Als wir vor Jahren Dorothee zu Grabe tragen mussten, stellte sich die Frage, wie es wohl mit Heinz, schon damals in respektablem Alter, weitergehen würde in diesem grossen Haus in Schwamendingen. Eines Tages jedoch verkündete er mir bei einem Mittagessen beim Chinesen wie nebenher, er würde übermorgen seine Freundin in Berlin besuchen. Ich musste nachfragen. Doch seine Antwort blieb kryptisch, vielleicht weil er wusste, wie nah ich mich Dorothee auch nach ihrem Tod fühlte. Später lernte ich aber seine Elisabeth persönlich kennen. Sie verbrachte von da weg auch regelmässig Weihnachten in Schwamendingen, an deren Feier auch ich und mein Partner Benedict teilnehmen durften. Ich glaube, wir alle freuten uns, dass Heinz nun ein Grossteil seiner alten Tage in Berlin verbringen durfte in der liebevollen Gesellschaft von Elisabeth. So fügte er seinem Leben noch ein ganz neues, erfrischendes und glückliches Kapitel bei.
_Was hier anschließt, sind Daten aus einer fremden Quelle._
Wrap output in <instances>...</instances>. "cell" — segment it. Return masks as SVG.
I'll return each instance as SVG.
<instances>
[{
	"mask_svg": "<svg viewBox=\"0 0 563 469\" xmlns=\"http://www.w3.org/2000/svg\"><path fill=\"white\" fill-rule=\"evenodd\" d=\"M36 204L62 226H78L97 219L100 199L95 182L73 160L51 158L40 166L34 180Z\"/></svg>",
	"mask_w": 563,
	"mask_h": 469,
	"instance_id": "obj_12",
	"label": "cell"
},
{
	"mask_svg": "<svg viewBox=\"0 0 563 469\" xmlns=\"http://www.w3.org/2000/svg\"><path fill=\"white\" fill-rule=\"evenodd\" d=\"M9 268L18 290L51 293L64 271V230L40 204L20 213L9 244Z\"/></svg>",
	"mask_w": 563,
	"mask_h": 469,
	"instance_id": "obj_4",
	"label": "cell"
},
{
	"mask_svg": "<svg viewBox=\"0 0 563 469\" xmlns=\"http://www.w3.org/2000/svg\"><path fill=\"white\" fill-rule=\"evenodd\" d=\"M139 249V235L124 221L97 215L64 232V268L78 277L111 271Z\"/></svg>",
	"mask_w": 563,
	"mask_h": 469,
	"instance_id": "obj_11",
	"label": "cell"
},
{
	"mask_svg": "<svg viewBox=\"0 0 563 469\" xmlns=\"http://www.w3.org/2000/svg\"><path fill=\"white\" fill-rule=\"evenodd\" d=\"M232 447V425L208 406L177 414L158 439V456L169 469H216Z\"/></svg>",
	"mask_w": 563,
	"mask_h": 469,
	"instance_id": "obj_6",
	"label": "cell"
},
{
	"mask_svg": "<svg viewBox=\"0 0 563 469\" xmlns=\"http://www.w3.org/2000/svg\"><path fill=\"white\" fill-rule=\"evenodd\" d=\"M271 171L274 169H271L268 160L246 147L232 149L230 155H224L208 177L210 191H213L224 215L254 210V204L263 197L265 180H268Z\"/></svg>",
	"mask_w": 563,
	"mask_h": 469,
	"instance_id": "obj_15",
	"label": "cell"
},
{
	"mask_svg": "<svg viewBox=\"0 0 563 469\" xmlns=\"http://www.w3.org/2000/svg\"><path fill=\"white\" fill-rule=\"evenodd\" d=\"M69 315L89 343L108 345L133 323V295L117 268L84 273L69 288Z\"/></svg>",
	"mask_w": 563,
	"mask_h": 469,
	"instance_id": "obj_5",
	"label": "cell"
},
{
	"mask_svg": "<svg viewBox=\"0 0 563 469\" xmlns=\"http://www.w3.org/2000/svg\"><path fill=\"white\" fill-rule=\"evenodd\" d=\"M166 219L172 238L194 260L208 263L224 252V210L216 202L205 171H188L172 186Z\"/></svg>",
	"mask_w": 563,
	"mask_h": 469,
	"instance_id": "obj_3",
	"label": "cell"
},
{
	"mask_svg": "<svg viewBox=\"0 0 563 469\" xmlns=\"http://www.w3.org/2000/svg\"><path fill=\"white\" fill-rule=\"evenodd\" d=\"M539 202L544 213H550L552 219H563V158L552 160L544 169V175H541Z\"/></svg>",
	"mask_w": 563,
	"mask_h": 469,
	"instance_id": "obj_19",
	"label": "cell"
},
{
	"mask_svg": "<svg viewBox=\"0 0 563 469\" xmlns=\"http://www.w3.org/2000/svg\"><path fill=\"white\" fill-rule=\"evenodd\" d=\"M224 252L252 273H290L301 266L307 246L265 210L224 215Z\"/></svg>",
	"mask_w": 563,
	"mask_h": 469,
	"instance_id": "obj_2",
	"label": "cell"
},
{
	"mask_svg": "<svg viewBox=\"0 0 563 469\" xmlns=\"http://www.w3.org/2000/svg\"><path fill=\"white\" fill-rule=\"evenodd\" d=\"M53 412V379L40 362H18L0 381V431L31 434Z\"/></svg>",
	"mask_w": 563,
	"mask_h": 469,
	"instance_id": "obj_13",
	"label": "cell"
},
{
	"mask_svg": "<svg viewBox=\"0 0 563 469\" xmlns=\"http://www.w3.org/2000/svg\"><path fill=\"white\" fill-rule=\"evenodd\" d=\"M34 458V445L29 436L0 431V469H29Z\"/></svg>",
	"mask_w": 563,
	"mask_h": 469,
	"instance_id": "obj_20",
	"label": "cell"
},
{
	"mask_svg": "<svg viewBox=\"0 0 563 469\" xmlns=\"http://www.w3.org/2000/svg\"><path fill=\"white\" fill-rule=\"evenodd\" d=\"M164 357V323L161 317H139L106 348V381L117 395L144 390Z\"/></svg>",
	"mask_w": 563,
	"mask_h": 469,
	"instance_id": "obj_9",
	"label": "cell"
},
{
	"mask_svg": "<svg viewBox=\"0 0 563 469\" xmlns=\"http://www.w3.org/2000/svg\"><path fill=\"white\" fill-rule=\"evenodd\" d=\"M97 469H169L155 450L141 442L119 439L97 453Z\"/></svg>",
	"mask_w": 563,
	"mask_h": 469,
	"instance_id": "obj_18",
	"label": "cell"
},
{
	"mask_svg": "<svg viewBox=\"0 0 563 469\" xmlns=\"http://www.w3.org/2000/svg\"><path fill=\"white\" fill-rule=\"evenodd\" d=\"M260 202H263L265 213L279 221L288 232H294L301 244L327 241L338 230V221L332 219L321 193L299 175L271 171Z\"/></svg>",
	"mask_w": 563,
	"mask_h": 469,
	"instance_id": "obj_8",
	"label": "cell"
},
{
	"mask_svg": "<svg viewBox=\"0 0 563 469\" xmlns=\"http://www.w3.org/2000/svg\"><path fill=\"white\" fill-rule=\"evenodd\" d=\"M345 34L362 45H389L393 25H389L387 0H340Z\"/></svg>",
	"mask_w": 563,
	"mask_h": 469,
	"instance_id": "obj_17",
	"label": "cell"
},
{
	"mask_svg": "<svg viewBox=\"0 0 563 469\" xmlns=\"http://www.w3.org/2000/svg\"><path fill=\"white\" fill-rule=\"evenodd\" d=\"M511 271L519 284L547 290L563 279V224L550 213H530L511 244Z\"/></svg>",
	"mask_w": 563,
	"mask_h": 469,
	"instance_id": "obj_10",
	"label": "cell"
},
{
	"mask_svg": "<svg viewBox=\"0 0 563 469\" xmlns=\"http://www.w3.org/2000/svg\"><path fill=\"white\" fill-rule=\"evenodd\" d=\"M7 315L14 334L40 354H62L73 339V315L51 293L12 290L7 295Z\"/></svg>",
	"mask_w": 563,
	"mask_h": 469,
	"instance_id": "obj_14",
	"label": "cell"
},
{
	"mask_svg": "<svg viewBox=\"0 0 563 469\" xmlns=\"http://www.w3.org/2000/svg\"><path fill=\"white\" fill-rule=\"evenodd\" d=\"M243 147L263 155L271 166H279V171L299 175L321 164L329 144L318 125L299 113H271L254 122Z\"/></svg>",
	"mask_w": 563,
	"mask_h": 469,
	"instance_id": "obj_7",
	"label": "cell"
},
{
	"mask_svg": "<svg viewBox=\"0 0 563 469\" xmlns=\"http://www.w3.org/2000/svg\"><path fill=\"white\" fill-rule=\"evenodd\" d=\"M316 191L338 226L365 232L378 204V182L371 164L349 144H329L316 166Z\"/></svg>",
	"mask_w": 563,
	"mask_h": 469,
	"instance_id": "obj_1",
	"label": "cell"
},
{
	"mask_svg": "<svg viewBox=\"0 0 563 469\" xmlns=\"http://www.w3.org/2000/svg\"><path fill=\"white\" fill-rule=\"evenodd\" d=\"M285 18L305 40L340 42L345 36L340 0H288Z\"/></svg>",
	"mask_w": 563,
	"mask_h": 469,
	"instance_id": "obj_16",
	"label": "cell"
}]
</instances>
Heinz beschäftigte sich stark mit dem Sterben und mit dem Tod. Er war überzeugt, dass die Zeit kommt, wann sie will. Dafür brauchte es nicht unbedingt Ärzte. So nahm er deren medizinische Leistungen herzlich wenig in Anspruch, und als diese dann doch notwendig wurden, verabschiedete er sich, so schnell es halt ging. So bleiben Erinnerungen an einen aussergewöhnlichen Mann zurück, der seiner Umgebung gleichermassen Freude als auch Irritation bereiten konnte, der eine seltsame, aber durchaus gelungene Mischung von Grosszügigkeit und Eigenwilligkeit vereinte, die sich bei mir eigentlich schon lange als kritischer Flüsterton in meinen Ohren eingenistet hat.